### Задача 1
Изложите в виде короткого списка абзац фрагмента о вечере Александра Межирова, который начинается словами «Магнитофонная запись, ставшая теперь», сохранив его основные факты.
### Задача 2
Выпишите из фрагмента о вечере Александра Межирова без изменений ту часть, что открывается словами, содержащими «Текст выступления подготовлен», и завершается словами «предлагаю вниманию читателей.».

### Фрагмент текста
══════════════════════════════

Журнальный зал

Русский
толстый журнал как эстетический феномен

Опубликовано в журнале: Вопросы литературы 2013, 6

«Поэзия - ни в коем случае не профессия...»

Текст выступления подготовлен к публикации З. Межировой

Портретная галерея

 

Магнитофонная запись, ставшая теперь этим печатным текстом, хранит фрагменты одного из московских авторских вечеров поэта Александра Межирова, где он рассказывает о себе, делится мыслями об искусстве, отвечает на записки зала. Сохраненная друзьями А. Межирова, талантливыми журналистами, ныне покойным Йонасом Мисявичюсом и его вдовой Диной Чупахиной, звуковая кассета была любезно передана мне. Ее текст я предлагаю вниманию читателей.

══════════════════════════════

### Исходные данные

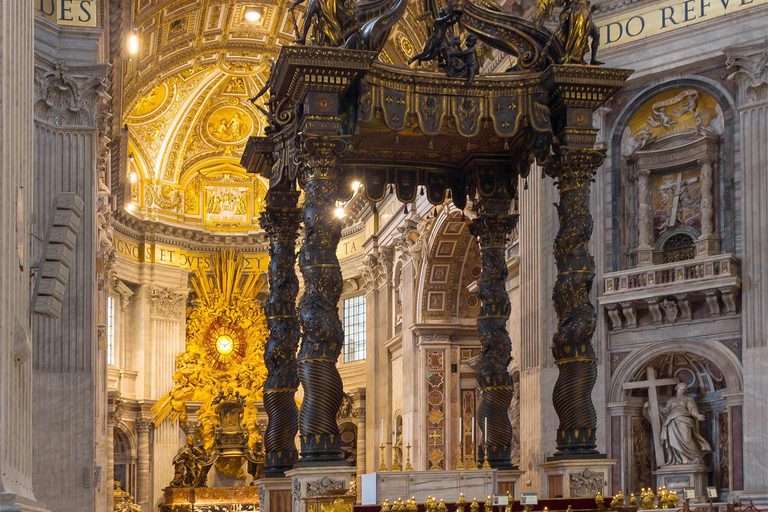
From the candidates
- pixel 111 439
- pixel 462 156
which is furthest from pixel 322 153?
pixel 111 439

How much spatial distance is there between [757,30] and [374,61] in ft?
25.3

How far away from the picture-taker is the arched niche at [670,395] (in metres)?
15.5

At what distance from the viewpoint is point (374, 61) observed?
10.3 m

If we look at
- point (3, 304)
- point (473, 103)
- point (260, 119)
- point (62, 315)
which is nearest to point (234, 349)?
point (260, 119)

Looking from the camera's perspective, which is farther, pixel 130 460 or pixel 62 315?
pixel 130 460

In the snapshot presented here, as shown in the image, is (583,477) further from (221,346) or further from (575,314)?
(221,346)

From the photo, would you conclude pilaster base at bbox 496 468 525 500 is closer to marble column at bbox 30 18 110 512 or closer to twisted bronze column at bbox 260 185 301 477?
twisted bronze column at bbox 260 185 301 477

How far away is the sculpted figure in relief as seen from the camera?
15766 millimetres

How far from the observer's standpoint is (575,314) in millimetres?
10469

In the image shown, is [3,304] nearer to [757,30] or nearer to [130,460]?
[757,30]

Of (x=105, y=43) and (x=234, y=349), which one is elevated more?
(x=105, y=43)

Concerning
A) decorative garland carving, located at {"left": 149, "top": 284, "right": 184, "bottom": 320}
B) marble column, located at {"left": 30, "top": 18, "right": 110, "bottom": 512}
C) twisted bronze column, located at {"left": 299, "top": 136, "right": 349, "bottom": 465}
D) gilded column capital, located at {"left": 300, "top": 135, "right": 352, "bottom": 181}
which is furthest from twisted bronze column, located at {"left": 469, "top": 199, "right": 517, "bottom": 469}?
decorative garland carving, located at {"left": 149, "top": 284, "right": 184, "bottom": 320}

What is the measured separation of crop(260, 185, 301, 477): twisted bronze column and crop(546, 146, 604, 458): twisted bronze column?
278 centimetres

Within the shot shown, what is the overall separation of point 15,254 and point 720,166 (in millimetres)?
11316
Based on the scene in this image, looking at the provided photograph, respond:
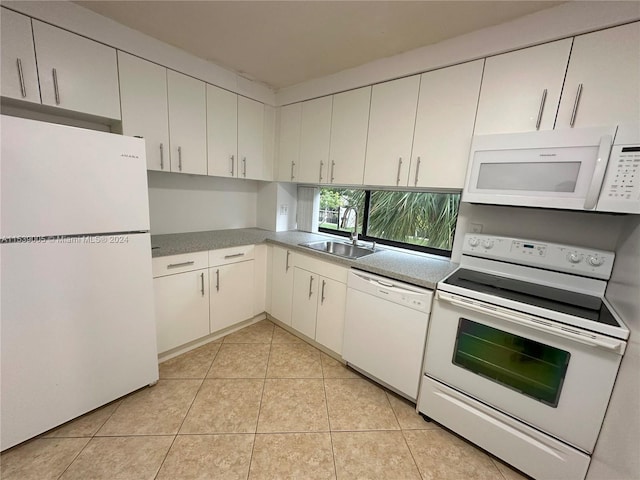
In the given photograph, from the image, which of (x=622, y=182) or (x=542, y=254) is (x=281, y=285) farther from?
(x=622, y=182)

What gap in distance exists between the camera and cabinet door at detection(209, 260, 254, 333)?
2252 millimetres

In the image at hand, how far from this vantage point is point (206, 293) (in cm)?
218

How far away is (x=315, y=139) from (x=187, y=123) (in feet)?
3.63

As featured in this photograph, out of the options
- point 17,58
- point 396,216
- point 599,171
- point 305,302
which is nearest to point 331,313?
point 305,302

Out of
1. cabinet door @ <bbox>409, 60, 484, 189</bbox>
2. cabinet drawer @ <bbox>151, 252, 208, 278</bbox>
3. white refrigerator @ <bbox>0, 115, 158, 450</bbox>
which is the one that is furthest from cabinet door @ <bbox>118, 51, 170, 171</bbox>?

══════════════════════════════

### Итоговый результат 1
- Печатный текст основан на магнитофонной записи одного из московских авторских вечеров поэта Александра Межирова.
- На вечере поэт рассказывает о себе, делится мыслями об искусстве и отвечает на записки зала.
- Кассету сохранили друзья Межирова, журналисты Йонас Мисявичюс (ныне покойный) и его вдова Дина Чупахина.
- Затем кассету передали публикатору, который предлагает ее текст вниманию читателей.

### Итоговый результат 2
Текст выступления подготовлен к публикации З. Межировой

Портретная галерея

 

Магнитофонная запись, ставшая теперь этим печатным текстом, хранит фрагменты одного из московских авторских вечеров поэта Александра Межирова, где он рассказывает о себе, делится мыслями об искусстве, отвечает на записки зала. Сохраненная друзьями А. Межирова, талантливыми журналистами, ныне покойным Йонасом Мисявичюсом и его вдовой Диной Чупахиной, звуковая кассета была любезно передана мне. Ее текст я предлагаю вниманию читателей.